---- Record set
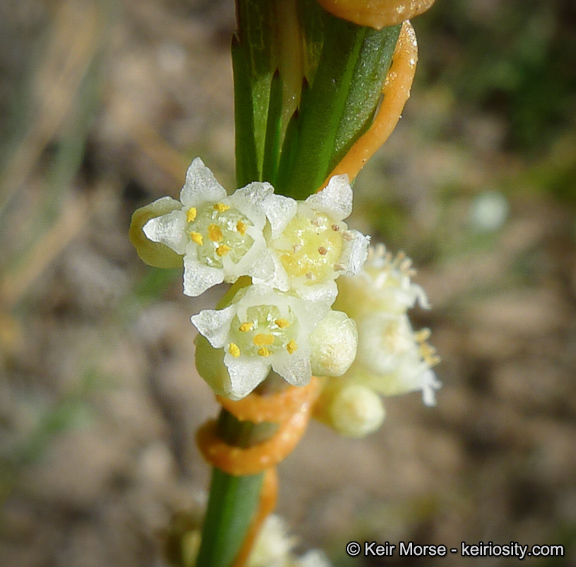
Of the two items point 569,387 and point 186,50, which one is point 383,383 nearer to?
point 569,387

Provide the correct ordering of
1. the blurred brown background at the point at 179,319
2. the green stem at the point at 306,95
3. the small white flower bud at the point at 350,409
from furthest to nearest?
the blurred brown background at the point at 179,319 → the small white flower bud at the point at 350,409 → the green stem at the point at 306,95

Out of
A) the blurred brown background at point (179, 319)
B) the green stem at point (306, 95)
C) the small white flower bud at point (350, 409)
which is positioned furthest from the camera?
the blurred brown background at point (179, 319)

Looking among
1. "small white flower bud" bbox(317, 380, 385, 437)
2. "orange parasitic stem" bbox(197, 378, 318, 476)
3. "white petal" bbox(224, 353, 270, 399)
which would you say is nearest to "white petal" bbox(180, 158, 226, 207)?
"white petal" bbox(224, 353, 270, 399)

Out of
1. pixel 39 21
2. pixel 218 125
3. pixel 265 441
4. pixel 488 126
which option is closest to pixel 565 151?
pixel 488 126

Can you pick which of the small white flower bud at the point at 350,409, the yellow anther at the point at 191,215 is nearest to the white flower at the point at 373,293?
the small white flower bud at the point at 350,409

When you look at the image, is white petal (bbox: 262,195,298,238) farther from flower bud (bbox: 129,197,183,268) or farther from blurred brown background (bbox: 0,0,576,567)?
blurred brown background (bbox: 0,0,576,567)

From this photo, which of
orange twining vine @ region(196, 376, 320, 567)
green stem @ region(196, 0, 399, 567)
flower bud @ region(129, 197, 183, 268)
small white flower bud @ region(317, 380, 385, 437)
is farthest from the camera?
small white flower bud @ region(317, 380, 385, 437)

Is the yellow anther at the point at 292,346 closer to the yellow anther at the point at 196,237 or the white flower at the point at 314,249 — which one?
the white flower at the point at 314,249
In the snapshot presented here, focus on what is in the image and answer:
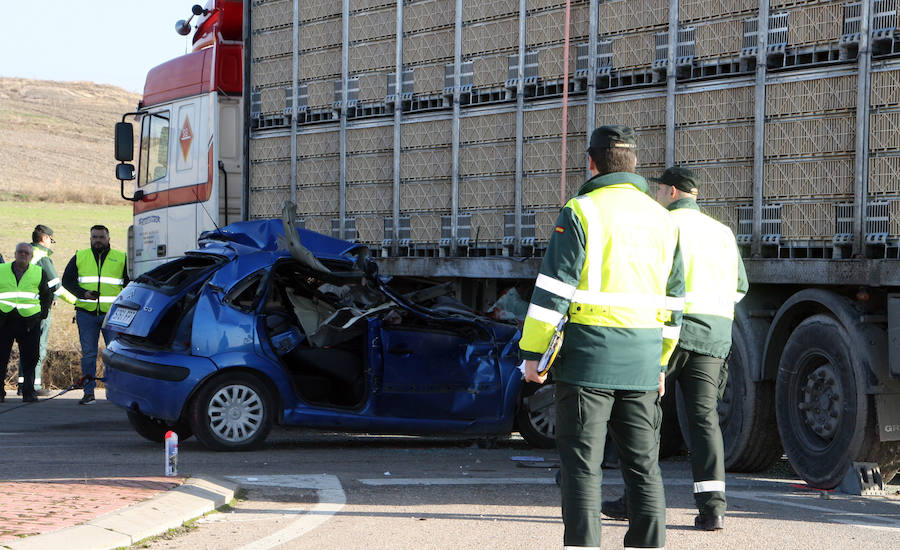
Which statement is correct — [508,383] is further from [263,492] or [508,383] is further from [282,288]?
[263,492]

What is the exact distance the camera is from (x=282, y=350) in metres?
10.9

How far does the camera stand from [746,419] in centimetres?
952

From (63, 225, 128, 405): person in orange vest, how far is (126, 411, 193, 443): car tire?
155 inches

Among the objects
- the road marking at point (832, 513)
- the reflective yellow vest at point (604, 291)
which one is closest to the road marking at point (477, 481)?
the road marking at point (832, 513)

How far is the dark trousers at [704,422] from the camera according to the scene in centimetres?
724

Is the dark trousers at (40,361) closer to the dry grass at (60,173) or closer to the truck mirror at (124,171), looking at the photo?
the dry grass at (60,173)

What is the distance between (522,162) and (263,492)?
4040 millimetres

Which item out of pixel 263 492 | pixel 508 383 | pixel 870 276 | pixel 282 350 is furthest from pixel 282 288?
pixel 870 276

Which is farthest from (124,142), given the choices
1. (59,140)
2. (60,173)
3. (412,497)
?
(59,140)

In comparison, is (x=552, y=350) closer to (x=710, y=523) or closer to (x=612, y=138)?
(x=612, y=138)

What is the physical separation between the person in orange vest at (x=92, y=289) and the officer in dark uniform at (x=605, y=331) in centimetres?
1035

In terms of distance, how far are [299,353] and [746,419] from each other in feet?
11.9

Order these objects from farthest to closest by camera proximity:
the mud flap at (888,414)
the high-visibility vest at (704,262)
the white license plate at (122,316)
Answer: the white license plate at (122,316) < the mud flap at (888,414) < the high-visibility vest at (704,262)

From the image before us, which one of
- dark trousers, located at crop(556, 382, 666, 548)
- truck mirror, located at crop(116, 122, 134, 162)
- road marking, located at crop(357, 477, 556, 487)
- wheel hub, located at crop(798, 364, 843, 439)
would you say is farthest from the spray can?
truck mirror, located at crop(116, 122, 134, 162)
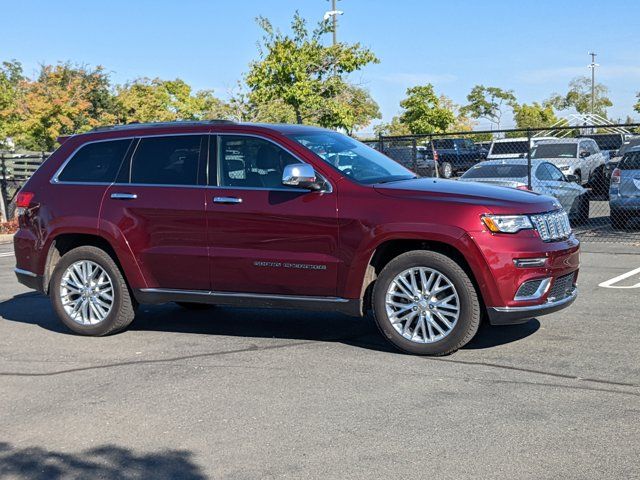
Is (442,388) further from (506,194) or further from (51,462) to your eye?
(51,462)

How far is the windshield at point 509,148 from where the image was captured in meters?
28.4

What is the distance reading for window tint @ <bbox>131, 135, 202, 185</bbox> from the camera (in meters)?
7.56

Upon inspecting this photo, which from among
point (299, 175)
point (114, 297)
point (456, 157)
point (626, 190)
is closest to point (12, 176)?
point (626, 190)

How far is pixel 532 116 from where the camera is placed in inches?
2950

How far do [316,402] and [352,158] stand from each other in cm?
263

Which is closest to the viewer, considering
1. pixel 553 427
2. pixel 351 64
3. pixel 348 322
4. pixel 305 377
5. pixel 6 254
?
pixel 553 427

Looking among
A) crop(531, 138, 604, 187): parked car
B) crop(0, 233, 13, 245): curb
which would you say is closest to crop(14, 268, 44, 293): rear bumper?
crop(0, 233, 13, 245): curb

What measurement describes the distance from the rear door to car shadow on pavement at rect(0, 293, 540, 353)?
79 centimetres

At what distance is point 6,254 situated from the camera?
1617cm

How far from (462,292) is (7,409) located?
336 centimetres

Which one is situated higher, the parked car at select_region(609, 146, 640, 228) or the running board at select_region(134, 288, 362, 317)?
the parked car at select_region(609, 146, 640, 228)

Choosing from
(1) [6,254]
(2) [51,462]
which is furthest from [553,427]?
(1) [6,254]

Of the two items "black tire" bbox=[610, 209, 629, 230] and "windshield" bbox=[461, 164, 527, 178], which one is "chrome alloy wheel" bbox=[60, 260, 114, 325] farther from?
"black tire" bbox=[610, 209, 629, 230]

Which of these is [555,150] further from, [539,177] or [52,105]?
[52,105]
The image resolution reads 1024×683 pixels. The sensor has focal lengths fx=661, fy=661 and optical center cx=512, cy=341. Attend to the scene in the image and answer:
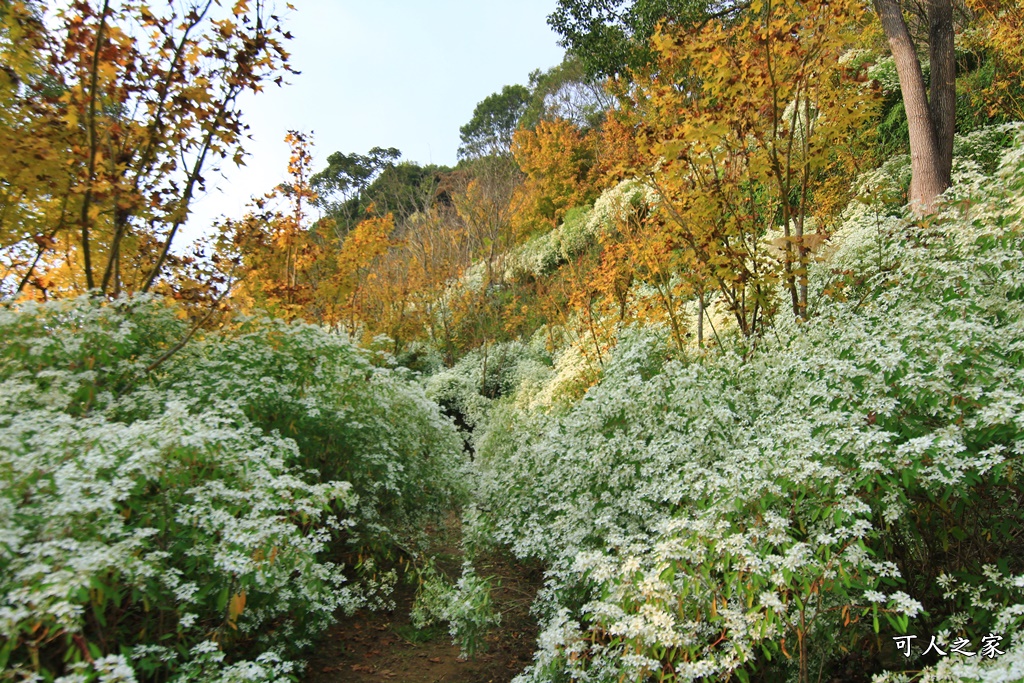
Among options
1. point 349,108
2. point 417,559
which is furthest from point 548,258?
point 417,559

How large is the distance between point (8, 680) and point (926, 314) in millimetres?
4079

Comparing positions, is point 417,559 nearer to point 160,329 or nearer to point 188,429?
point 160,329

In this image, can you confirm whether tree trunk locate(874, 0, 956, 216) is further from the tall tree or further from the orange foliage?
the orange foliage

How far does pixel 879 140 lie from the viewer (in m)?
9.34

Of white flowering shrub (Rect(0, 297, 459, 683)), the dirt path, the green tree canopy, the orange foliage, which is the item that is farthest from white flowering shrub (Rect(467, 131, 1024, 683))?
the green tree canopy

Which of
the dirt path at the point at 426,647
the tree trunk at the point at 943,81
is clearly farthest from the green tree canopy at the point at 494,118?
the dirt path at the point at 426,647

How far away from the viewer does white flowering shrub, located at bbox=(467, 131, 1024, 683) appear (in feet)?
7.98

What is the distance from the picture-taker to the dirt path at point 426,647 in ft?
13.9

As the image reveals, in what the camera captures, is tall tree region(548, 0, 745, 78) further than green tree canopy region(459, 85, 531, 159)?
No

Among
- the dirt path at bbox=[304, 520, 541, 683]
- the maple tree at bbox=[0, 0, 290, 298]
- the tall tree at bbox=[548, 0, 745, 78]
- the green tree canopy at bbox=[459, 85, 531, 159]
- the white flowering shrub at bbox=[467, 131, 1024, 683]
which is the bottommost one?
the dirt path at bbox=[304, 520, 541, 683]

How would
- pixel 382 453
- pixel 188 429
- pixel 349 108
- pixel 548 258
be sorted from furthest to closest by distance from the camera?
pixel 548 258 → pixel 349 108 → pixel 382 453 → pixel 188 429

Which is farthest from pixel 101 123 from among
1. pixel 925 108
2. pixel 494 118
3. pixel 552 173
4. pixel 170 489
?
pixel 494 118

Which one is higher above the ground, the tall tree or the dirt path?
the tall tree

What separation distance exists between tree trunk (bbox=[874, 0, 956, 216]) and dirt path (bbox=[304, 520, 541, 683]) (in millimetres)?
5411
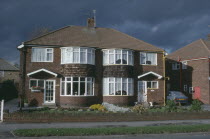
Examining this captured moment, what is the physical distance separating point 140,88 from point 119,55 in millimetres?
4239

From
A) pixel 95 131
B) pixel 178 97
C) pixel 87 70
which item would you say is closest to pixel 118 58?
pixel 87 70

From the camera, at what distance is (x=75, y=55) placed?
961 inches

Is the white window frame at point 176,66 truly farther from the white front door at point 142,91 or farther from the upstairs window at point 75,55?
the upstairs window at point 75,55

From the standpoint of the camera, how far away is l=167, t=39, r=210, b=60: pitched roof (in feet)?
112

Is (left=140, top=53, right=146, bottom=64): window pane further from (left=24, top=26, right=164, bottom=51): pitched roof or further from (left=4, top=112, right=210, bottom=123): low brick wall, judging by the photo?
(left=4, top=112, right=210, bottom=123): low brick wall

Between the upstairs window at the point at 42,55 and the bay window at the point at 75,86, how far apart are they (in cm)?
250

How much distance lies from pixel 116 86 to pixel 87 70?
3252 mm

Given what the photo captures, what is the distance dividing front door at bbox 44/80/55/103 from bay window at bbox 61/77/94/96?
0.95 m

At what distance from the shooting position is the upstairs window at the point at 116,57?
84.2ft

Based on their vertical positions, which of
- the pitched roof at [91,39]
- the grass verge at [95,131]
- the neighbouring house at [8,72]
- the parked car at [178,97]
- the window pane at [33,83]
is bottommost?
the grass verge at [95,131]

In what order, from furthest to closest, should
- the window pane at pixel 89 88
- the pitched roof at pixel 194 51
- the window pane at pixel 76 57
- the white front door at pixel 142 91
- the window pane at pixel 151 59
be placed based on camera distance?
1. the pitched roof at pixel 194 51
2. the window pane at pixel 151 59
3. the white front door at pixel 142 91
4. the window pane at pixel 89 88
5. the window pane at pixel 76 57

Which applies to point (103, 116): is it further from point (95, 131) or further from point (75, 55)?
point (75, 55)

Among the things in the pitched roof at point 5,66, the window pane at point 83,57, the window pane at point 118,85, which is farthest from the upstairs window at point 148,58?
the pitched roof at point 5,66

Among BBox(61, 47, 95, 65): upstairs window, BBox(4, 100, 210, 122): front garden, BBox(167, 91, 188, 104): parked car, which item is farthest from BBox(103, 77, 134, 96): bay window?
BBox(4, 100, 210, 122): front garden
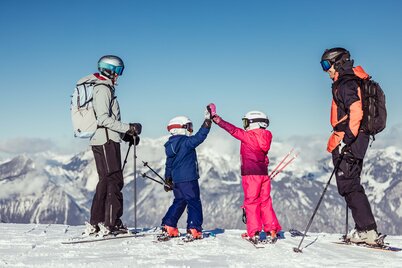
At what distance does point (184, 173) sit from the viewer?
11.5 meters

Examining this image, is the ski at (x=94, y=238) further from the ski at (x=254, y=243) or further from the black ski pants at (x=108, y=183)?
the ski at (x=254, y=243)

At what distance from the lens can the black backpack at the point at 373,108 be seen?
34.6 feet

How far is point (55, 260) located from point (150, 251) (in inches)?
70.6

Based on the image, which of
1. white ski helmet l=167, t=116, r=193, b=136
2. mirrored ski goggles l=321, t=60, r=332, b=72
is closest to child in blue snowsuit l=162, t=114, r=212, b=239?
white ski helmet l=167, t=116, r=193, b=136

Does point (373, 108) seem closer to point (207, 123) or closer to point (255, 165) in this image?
--------
* Objective: Please copy out the stretch of the material above from the line containing "Which applies to" through its end, word for word, leaving the pictures out.

* Result for this exercise:
Which applies to point (103, 116): is it further from point (95, 131) or further from point (75, 55)?
point (75, 55)

Among the things in the pitched roof at point 5,66, the window pane at point 83,57, the window pane at point 118,85, which is farthest from the upstairs window at point 148,58?
the pitched roof at point 5,66

Among BBox(61, 47, 95, 65): upstairs window, BBox(4, 100, 210, 122): front garden, BBox(167, 91, 188, 104): parked car, which item is farthest from BBox(103, 77, 134, 96): bay window?
BBox(4, 100, 210, 122): front garden
At what distance does point (184, 173) sit from the viewer?
11.5 meters

Examining this image, is the ski at (x=94, y=238) further from the ski at (x=254, y=243) or further from the black ski pants at (x=108, y=183)?
the ski at (x=254, y=243)

At what distance from the lens can the black backpack at the point at 373,108 be seen?
34.6 feet

How far is point (55, 260) located from point (150, 251) (in inches)?
70.6

Based on the image, which of
1. white ski helmet l=167, t=116, r=193, b=136
2. mirrored ski goggles l=321, t=60, r=332, b=72
is closest to child in blue snowsuit l=162, t=114, r=212, b=239?
white ski helmet l=167, t=116, r=193, b=136

Does point (373, 108) seem closer to point (207, 123) or closer to point (255, 165) in this image?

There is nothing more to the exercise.